Fue en 2002 cuando David Nalbandian protagonizó la final del torneo más importante del mundo sin haber pisado jamás el pasto como profesional e, incluso, sin haber jugado siquiera en la cancha central del All England hasta aquel partido decisivo con el australiano Lleyton Hewitt. Más allá de su tremendo talento para actuar en cualquier superficie, el cordobés pareció decirles a sus compatriotas con aquella histórica actuación en Wimbledon que el césped no era un cuco y que sólo había que animarse.
Claro que para encarar los desafíos hay que, en principio, aceptarlos. Y para ello hay que competir en pasto. Suena simple en la teoría. Pero no lo es en la práctica.

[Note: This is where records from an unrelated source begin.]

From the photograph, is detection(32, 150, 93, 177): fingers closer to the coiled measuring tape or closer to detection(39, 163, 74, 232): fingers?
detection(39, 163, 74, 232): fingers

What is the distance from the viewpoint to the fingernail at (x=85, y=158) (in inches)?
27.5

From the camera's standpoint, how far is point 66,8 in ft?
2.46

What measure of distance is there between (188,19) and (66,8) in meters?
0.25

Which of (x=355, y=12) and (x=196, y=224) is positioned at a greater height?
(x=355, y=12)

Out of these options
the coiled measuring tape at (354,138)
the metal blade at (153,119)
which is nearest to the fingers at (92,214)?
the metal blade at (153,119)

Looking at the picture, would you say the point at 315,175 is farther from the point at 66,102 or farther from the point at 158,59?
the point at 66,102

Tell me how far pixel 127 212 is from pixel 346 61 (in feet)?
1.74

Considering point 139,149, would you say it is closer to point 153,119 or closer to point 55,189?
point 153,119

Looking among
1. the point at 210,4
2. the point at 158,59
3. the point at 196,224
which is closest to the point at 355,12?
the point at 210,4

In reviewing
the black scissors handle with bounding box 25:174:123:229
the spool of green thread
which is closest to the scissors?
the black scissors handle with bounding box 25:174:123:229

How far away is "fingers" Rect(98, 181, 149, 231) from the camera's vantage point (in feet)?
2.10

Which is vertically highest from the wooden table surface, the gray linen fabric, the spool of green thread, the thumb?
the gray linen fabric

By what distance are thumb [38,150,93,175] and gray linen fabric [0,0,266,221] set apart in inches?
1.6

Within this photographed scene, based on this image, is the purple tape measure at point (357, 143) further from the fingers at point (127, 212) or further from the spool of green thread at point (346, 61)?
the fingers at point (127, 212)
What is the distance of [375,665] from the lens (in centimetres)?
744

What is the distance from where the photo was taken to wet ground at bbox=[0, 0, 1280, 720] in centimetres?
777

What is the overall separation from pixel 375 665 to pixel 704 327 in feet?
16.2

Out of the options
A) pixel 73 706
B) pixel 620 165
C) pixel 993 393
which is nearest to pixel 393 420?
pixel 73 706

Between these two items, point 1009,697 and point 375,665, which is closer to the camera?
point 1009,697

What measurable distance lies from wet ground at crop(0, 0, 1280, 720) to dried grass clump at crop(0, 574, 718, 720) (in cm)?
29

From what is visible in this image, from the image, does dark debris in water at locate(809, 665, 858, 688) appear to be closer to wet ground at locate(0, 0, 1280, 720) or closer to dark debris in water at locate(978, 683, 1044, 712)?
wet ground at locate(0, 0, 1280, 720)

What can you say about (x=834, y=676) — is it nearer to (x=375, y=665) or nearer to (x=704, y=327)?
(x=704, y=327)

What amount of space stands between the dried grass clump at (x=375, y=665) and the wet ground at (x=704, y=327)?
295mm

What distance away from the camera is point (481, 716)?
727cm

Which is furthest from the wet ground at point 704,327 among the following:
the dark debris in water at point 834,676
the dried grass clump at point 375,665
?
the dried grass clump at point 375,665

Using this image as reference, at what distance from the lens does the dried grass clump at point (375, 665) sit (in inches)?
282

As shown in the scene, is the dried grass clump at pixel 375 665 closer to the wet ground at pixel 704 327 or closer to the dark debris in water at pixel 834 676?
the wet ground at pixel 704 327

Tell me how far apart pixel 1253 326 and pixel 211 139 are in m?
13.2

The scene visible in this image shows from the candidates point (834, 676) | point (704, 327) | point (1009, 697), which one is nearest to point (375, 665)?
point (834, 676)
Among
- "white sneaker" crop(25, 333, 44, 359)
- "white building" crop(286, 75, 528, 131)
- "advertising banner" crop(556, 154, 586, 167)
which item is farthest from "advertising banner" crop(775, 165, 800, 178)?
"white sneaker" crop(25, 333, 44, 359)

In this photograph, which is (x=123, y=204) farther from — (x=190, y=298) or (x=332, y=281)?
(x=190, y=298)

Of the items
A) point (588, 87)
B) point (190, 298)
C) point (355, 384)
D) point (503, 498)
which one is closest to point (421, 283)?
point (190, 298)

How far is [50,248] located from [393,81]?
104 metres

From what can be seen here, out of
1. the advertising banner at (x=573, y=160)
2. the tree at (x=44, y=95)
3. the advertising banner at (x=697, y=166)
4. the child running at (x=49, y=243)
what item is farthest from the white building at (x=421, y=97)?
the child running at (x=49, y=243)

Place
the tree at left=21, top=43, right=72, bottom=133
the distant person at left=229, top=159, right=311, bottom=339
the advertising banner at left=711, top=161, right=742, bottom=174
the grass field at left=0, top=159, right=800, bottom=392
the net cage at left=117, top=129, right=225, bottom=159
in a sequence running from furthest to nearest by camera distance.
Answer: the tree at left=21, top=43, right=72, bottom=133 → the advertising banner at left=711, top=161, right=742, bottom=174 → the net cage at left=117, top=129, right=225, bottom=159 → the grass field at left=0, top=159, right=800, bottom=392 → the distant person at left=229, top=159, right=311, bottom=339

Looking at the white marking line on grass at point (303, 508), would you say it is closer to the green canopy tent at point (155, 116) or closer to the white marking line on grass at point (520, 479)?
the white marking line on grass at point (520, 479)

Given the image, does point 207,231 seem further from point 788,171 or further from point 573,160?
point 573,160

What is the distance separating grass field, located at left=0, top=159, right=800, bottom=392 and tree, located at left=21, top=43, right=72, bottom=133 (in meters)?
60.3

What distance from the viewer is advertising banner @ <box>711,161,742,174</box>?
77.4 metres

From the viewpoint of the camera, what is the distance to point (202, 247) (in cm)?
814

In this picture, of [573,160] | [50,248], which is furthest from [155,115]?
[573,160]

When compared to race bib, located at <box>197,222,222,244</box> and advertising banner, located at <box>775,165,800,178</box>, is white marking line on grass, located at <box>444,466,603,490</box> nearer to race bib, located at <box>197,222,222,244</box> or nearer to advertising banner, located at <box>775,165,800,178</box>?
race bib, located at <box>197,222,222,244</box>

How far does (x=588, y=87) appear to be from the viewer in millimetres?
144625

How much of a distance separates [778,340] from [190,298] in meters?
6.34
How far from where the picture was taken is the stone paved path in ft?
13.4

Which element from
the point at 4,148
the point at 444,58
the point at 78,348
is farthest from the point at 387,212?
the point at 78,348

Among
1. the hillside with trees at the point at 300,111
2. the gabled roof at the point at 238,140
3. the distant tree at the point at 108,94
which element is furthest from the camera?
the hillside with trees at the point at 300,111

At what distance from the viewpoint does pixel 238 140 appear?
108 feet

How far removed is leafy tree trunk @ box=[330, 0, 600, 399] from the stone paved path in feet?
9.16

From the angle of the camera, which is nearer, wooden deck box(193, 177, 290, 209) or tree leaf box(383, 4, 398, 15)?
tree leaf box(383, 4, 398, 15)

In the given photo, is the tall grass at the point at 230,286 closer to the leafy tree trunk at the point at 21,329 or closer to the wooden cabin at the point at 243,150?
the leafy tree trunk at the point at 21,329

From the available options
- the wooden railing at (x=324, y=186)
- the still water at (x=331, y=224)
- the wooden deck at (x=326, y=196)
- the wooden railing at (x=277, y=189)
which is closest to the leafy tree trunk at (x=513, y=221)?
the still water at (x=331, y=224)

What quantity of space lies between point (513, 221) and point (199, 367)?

Arrancó la gira de césped y en los cuatro torneos (dos del circuito masculino y dos del femenino) no hay argentinos. Muchos esgrimen que el polvo de ladrillo consumió todas las energías y que es necesario volver a casa para recargar las pilas. Y es verdad. Pero que no haya nadie en Stuttgart, ‘s-Hertogenbosch (comparten el cartel hombres y mujeres) y Nottingham llama la atención. Jugadores como el australiano Alex de Minaur o la tunecina Ons Jabeur, ambos top ten y cuartofinalistas en Roland Garros, buscaron la adaptación rápida a una superficie absolutamente diferente al polvo de ladrillo (golpes más planos, velocidad del juego más rápido, piques más bajos y, por ende, un centro de gravedad distinto y, como consecuencia, flexiones más pronunciadas).
Habrá dos semanas más de acción antes de llegar a Wimbledon. Es cuestión de probar y animarse. Como hizo Nalbandian.